I partiti politici, la stessa scuola sono discriminatori. Tutto confuisce “in un  unico mostruoso raggiro: un humbug, come dicono gli inglesi”. Senza differenze, senza mai novità: “Oggi occorre riferirsi al principio della nazionalità o a quello dello sviluppo organico, occorre ingraziarsi la nuova élite di scienziati e artisti, così come nel Medioevo bisognava ingraziarsi i religiosi, o alla fine del secolo scorso i filosofi (ne sono un esempio Federico e Caterina)” – Federico II di Prussia e la zarina Caterina di Russia.
Un’analisi di maniera, secondo i canoni dell’indignazione, ma appuntita.
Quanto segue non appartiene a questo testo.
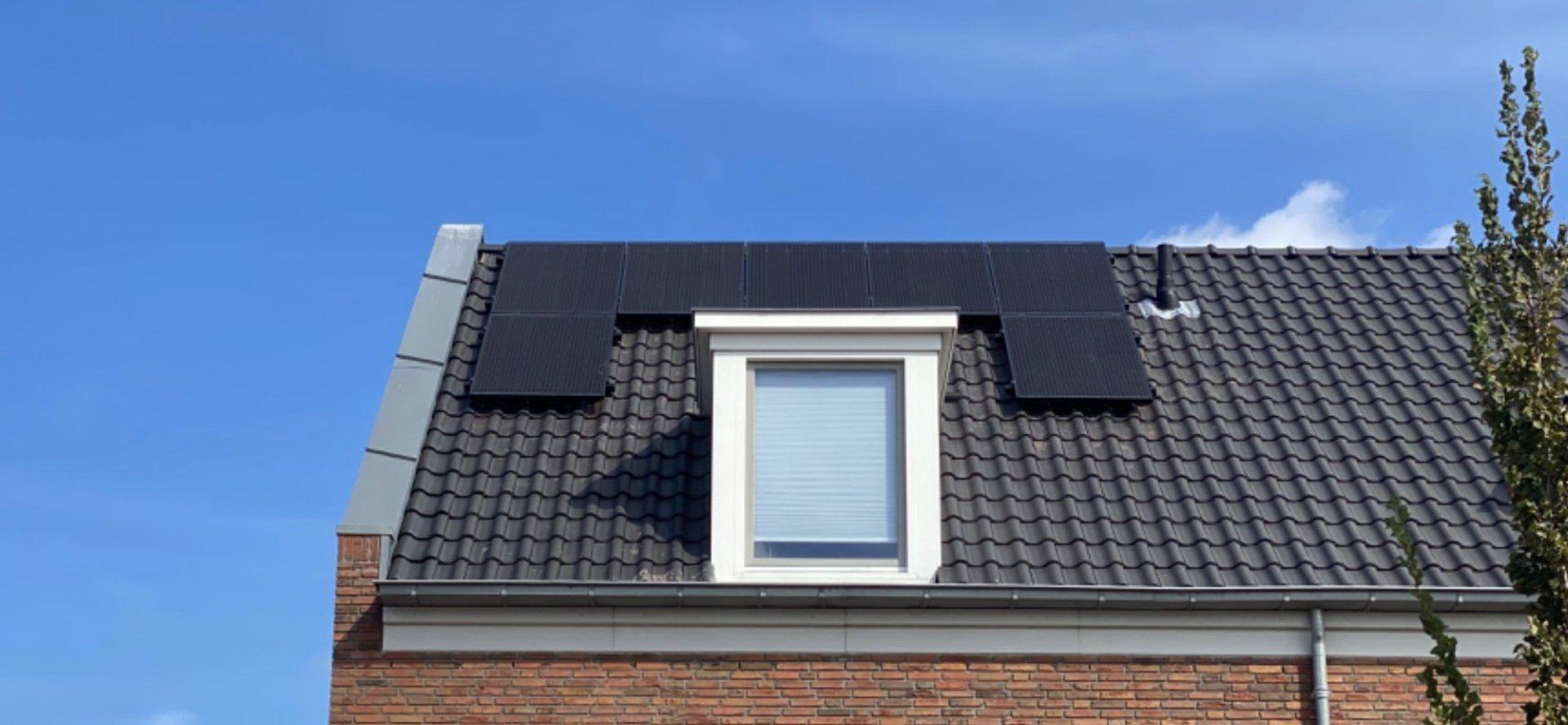 Krosse-Schaap zonnepanelen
Partendo dall’economia politica, la “scienza al rovescio”: “Fine della scienza dovrebbe essere indagare la connessione tra i fenomeni e la causa comune di tutta una serie di essi. L’economia politica fa invece esattamente il contrario: nasconde la relazione esistente tra i fenomeni e il loro significato ed evita di fornire le risposte alle domande più semplici ed essenziali”: il diritto di proprietà?  il denaro? le politiche fiscali e monetarie? le politiche economiche.? Contro le teorie: contro Hegel, contro Malthus, contro Comte e Spencer, contro Smith e Ricardo non nominati, contro la Chiesa, contro la teoria della divisione del lavoro – singolare l’assenza dal dibattito allora, anni 1880-1890, di Marx, in qualsiasi forma.
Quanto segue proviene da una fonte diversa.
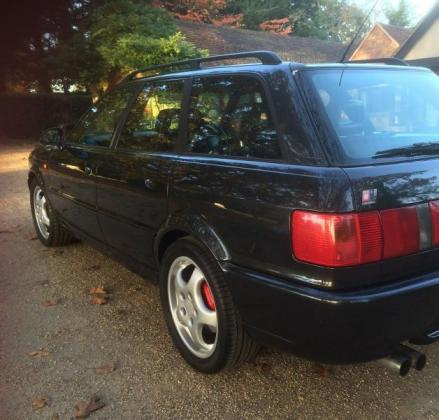 1995 Audi RS2 Staionwagon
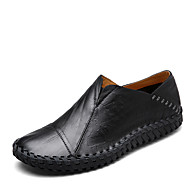 Men's Shoes Cowhide Spring Summer Comfort Moccasin Loafers & Slip-Ons For Casual Office & Career Gold Black Brown
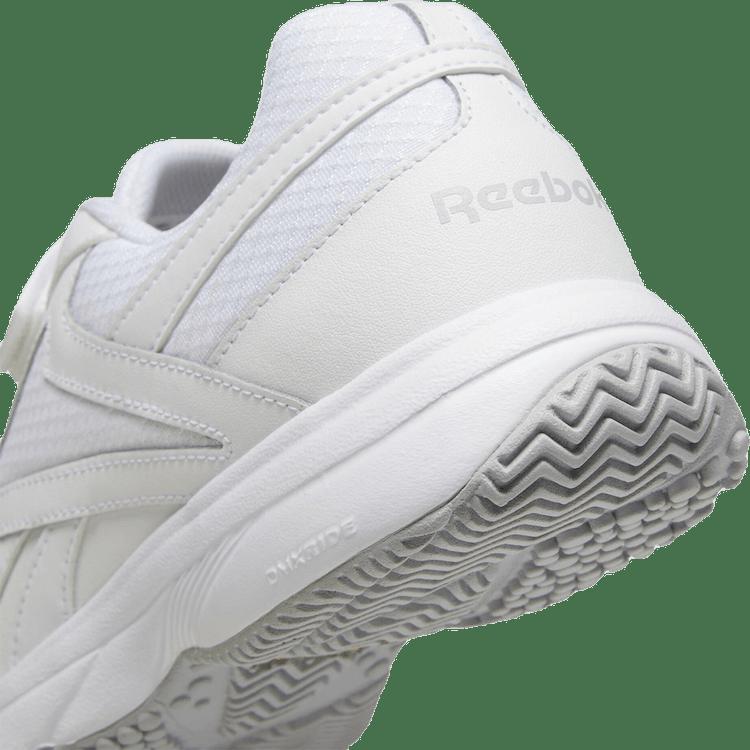 Work N Cushion 4.0 Shoes White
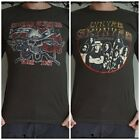 **Lynyrd Skynyrd T-Shirt** Unisex Retro Rock Vest Tank Sizes S M L XL
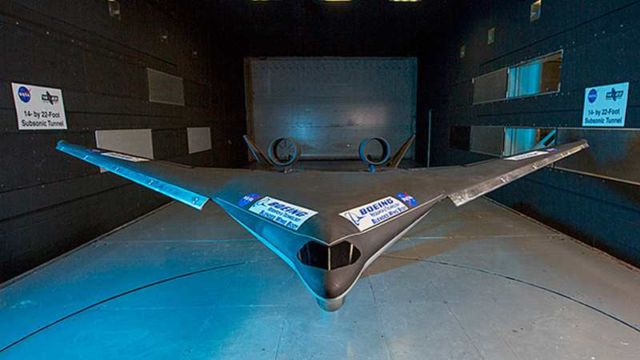 Boeing tests 'Blended Wing' plane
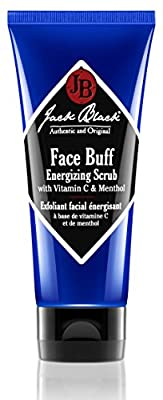 Jack Black Face Buff Energising Scrub 88 ml by Jack Black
La parte più interessante è quella finale e personale, molto tolstojana, della scoperta del lavoro manuale, fattuale, realizzativo, accanto a quello intellettuale, della lettura, lo studio, lo scambio. Che determina “la qualità, quindi l’utilità e l’allegria, della scrittura”. Il disegno sociale invece non esce dallo sdegno, dalla filantropia. L’attualizzazione è meramente di facciata, un omaggio a Tolstòj, il libro è vecchio. Ma forse anche l’attualità è vecchia: queste centinaia di migliaia di africani che si amassano sulle coste mediterraneee, pronti a morire a mare alla prima onda d’urto, per finire se tutto va bene sui marciapiedi europei a raccattare elemosine, sanno molto della “schiavitù” e del “disordine spirituale” che un’errata concezione della ricchezza genera e il conte s’industriava a debellare.